#### GIVEN PASSAGE
===
In the recent filing November 9, 2011 of an Ohio case, Deutsche v. Holden, in the Court of Common Pleas in Summit County, (Akron) Ohio, defense attorneys submit that the note had not been transferred pursuant to the PSA therefore the foreclosing entity (Deutsche) did not own the note and mortgage.

Holden‘s Motion to dismiss cites the November 16, 2010 Congressional Oversight Panel’s (COP) report titled “Examining the Consequences of Mortgage Irregularities for Financial Stability and Foreclosure Mitigation” as well as the PSA and New York trust law.

Senator Ted Kaufman warned that the COP investigation found evidence that he stated as the worse case scenario, “considerably grimmer” where “robo-signers served to conceal the fact the banks cannot prove that they own the mortgage loans that they claim to own.”

Holden cites the COP Report at page 19 stating:

“[I]n order to convey good title into the trust and provide the trust with both good title to the collateral and the income from the mortgages, each transfer in this process required particular steps. Most PSAs are governed by New York law and create trusts governed by New York law. New York trust law requires strict compliance with the trust documents; any transaction by the trust that is in contravention of the trust documents is void, meaning that the transfer cannot actually take place as a matter of law. Therefore, if the transfer for the notes and mortgages did not comply with the PSA, the transfer would be void, and the assets would not have been transferred to the trust. Moreover, in many cases the assets could not now be transferred to the trust. PSAs generally require that the loans transferred to the trust not be in default, which would prevent the transfer of any non-performing loans to the trust now. Furthermore, PSAs frequently have timeliness requirements regarding the transfer in order to ensure that the trusts qualify for favored tax treatment.”
===
#### WRITTEN INSTRUCTION
Reproduce the passage on the Deutsche v. Holden foreclosure case word for word, in full.

[Dataset records]
===
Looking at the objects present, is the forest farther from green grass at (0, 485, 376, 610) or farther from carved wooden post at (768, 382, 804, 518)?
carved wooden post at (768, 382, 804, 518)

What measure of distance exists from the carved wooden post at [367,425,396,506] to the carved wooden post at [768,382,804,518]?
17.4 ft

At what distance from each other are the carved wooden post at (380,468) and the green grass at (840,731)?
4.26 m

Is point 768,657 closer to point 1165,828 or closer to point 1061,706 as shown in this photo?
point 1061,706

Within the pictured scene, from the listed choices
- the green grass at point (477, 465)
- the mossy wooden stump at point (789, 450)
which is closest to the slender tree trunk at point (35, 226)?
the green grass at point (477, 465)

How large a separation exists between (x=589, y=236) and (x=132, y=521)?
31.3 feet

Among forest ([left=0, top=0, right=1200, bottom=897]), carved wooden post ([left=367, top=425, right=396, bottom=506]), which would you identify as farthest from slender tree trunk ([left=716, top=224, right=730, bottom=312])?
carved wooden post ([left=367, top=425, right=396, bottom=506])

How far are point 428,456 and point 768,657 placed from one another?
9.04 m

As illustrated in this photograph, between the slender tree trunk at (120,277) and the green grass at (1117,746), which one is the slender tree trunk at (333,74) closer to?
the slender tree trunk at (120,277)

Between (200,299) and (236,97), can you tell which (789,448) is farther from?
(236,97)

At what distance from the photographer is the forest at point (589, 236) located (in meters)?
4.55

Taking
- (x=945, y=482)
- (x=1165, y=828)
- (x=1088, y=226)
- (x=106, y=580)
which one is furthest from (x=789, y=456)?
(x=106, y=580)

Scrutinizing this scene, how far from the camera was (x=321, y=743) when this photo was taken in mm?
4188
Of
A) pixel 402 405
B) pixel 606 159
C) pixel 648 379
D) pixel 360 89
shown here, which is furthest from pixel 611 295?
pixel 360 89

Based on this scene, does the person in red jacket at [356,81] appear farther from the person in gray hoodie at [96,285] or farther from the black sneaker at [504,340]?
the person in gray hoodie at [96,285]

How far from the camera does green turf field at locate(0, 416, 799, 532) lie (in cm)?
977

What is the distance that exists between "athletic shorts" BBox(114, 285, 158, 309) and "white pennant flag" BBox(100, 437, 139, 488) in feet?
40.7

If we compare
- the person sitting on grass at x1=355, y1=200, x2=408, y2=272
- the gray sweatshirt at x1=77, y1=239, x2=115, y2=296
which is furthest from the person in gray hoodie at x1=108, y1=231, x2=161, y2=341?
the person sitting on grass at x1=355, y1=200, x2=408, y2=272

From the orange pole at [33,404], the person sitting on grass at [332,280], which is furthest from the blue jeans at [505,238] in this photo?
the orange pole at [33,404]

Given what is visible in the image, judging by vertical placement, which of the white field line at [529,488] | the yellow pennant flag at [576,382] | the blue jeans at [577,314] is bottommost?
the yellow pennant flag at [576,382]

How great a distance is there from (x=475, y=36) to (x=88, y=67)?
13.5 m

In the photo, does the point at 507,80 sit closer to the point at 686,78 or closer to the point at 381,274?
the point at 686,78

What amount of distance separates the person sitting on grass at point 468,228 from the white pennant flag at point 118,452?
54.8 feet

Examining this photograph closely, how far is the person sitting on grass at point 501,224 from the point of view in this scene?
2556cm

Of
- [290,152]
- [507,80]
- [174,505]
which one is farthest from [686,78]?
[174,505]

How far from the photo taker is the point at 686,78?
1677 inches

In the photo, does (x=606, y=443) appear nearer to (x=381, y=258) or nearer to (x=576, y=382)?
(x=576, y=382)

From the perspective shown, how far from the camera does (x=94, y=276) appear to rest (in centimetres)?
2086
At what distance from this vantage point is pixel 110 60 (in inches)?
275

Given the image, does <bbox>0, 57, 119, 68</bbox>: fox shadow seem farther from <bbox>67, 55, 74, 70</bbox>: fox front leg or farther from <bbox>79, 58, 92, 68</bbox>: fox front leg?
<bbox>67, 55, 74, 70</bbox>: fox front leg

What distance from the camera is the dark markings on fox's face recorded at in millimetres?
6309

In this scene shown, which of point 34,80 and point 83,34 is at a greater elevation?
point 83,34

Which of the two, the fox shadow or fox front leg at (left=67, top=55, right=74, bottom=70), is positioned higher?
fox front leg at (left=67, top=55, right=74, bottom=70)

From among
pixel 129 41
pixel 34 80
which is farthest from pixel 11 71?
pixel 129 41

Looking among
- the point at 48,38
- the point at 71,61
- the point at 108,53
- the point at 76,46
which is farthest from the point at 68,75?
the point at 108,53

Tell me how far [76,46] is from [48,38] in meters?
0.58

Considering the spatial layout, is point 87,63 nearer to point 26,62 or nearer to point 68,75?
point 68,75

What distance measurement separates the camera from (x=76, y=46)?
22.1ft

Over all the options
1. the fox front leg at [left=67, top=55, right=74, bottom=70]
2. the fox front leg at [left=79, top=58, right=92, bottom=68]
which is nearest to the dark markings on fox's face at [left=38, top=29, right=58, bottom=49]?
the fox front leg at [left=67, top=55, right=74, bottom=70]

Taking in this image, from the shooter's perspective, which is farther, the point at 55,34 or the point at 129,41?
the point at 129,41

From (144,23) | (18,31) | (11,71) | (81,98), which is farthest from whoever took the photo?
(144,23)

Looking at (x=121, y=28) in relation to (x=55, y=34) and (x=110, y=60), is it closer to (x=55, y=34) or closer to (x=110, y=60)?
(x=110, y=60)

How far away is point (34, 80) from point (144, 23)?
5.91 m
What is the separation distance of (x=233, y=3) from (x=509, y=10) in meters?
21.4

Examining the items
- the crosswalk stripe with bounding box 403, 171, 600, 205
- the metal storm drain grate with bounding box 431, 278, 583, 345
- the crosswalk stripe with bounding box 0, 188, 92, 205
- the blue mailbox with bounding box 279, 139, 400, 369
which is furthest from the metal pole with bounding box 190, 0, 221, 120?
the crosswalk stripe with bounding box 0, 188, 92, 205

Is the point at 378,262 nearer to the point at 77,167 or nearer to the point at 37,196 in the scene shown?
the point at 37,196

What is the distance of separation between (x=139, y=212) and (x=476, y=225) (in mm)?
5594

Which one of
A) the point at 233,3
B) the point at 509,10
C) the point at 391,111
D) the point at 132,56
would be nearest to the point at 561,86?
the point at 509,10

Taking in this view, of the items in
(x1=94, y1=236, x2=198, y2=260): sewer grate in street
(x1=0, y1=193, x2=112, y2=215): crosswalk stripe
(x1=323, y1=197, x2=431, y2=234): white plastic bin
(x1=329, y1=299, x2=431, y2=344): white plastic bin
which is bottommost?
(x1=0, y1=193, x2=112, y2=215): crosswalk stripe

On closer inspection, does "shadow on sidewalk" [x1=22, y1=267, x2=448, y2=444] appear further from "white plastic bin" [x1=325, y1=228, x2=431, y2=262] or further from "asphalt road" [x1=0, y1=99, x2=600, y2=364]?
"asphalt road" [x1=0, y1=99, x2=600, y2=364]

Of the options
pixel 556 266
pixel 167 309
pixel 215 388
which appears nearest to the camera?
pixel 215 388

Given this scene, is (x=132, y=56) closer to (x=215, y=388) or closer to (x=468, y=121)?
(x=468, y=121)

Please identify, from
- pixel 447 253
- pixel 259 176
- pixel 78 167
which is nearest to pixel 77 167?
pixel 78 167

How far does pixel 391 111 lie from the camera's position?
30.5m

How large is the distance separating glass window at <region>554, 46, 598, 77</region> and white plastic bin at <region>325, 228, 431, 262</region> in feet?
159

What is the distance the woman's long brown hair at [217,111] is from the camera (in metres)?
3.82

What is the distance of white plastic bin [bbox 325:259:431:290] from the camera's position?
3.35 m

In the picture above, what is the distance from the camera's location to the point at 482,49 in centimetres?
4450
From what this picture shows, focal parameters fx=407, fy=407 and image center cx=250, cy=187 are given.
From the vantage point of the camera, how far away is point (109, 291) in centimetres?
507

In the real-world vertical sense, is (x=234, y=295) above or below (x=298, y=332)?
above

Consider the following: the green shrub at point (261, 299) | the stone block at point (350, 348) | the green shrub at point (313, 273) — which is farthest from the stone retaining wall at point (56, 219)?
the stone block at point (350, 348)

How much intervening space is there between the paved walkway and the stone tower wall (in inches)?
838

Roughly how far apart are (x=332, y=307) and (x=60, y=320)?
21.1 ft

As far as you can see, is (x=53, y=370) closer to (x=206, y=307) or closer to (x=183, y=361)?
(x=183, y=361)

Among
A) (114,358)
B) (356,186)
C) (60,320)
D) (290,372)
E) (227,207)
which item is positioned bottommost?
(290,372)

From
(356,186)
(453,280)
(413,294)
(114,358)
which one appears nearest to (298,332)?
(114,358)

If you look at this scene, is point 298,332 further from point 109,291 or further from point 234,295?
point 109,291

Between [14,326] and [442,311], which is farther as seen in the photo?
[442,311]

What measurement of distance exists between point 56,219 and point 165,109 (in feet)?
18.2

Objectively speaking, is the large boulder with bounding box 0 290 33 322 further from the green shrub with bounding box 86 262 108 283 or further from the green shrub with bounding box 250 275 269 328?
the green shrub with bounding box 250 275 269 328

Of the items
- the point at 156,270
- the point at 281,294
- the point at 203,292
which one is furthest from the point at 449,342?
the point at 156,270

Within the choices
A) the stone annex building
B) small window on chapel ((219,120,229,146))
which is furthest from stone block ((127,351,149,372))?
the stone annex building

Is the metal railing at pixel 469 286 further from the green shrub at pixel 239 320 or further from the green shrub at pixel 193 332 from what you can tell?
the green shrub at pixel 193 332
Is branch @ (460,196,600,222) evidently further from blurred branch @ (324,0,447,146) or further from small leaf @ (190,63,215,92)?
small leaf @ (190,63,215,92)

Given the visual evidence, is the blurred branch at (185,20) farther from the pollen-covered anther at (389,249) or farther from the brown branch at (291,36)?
===
#### EXERCISE SOLUTION
In the recent filing November 9, 2011 of an Ohio case, Deutsche v. Holden, in the Court of Common Pleas in Summit County, (Akron) Ohio, defense attorneys submit that the note had not been transferred pursuant to the PSA therefore the foreclosing entity (Deutsche) did not own the note and mortgage.

Holden‘s Motion to dismiss cites the November 16, 2010 Congressional Oversight Panel’s (COP) report titled “Examining the Consequences of Mortgage Irregularities for Financial Stability and Foreclosure Mitigation” as well as the PSA and New York trust law.

Senator Ted Kaufman warned that the COP investigation found evidence that he stated as the worse case scenario, “considerably grimmer” where “robo-signers served to conceal the fact the banks cannot prove that they own the mortgage loans that they claim to own.”

Holden cites the COP Report at page 19 stating:

“[I]n order to convey good title into the trust and provide the trust with both good title to the collateral and the income from the mortgages, each transfer in this process required particular steps. Most PSAs are governed by New York law and create trusts governed by New York law. New York trust law requires strict compliance with the trust documents; any transaction by the trust that is in contravention of the trust documents is void, meaning that the transfer cannot actually take place as a matter of law. Therefore, if the transfer for the notes and mortgages did not comply with the PSA, the transfer would be void, and the assets would not have been transferred to the trust. Moreover, in many cases the assets could not now be transferred to the trust. PSAs generally require that the loans transferred to the trust not be in default, which would prevent the transfer of any non-performing loans to the trust now. Furthermore, PSAs frequently have timeliness requirements regarding the transfer in order to ensure that the trusts qualify for favored tax treatment.”